Passage:
________________________________________
4. It’s Nice and Salty… yum!

Being so salty, shiokara goes well with alcoholic beverages, or is it the other way around? Certainly, the more you consume, the thirstier you’ll get, and the more drinks you’ll order (sake, for example), and that will make you popular with bar owners.

 

5. It’s Not as Awful as it Sounds!

Actually, it might be… if you can’t find a shiokara you like, but I think most people find a favorite in time. I can usually gulp down a dish of squid shiokara in company, but if I had to choose, I’d prefer shuto, which is a specialty shiokara made with tuna… a great combination with sake.

 

6. You Can’t Resist a Challenge!

You might think uni (raw sea urchin) and natto represent the biggest Japan food challenges to overcome. But how about trying uni no shiokara (made with sea urchin roe), or kaki no shiokara (oyster), or the specialty konowata (sea cucumber)? There’s a special kind of kudos for braving these delicacies, and if you need a little Dutch courage, order an extra flask of sake!
________________________________________
Excerpted data:
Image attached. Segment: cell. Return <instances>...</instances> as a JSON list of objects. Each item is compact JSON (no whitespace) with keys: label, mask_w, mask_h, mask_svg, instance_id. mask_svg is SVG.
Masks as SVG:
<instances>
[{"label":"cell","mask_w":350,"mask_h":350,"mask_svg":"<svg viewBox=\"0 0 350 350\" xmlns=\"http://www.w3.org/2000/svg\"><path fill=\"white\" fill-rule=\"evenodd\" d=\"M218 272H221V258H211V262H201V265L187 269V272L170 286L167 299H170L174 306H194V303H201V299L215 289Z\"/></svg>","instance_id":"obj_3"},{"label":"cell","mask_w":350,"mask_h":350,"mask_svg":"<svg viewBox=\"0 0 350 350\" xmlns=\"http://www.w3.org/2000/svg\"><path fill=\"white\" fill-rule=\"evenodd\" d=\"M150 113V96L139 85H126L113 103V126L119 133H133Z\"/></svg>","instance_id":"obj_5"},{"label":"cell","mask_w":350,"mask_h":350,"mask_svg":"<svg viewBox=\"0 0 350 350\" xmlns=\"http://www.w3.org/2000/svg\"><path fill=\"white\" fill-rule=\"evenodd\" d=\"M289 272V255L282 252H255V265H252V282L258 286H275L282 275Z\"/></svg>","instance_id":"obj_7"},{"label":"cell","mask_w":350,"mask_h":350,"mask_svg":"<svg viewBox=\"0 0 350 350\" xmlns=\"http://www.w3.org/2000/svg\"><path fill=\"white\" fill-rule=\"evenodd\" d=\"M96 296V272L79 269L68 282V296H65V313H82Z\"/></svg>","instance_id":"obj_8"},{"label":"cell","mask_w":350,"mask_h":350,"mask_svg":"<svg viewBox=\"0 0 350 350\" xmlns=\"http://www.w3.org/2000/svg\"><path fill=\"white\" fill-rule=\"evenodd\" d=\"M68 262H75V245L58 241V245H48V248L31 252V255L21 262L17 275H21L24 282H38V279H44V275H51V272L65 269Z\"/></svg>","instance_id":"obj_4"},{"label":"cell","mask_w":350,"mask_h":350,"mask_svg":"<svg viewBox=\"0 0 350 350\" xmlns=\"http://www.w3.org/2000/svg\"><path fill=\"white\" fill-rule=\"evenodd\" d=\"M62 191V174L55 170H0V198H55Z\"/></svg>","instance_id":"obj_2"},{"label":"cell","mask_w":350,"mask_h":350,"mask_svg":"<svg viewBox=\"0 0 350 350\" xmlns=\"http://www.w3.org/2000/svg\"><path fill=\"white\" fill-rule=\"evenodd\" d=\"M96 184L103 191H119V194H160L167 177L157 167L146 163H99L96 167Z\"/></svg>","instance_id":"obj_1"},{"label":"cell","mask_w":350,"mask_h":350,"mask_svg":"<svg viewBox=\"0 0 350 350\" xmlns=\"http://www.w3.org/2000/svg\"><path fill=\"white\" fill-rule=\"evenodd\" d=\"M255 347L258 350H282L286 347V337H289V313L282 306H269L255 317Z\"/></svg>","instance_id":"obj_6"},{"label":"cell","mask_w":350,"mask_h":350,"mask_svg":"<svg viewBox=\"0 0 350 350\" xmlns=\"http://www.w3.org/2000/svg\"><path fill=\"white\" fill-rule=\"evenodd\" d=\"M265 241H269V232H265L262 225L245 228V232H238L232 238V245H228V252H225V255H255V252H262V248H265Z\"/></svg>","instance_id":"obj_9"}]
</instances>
________________________________________
Jobs:
1. Answer these questions from the shiokara passage:
(a) What is shuto made with?
(b) What is kaki no shiokara made with?
(c) Which drink is given as an example of what you'll order as you get thirstier?
2. Write out the part of the shiokara passage starting with "Being so salty, shiokara" and going on through "Resist a Challenge!".
3. Does the shiokara passage agree with each statement below? Answer yes or no, and quote the words that decide it.
(a) Konowata is made with sea cucumber.
(b) Squid shiokara is the writer's first choice.
(c) Uni no shiokara is made with oyster.

Outputs for the tasks:
1.
(a) Tuna.
(b) Oyster.
(c) Sake.

2.
Being so salty, shiokara goes well with alcoholic beverages, or is it the other way around? Certainly, the more you consume, the thirstier you’ll get, and the more drinks you’ll order (sake, for example), and that will make you popular with bar owners.

 

5. It’s Not as Awful as it Sounds!

Actually, it might be… if you can’t find a shiokara you like, but I think most people find a favorite in time. I can usually gulp down a dish of squid shiokara in company, but if I had to choose, I’d prefer shuto, which is a specialty shiokara made with tuna… a great combination with sake.

 

6. You Can’t Resist a Challenge!

3.
(a) Yes: "the specialty konowata (sea cucumber)"
(b) No: "if I had to choose, I’d prefer shuto"
(c) No: "uni no shiokara (made with sea urchin roe)"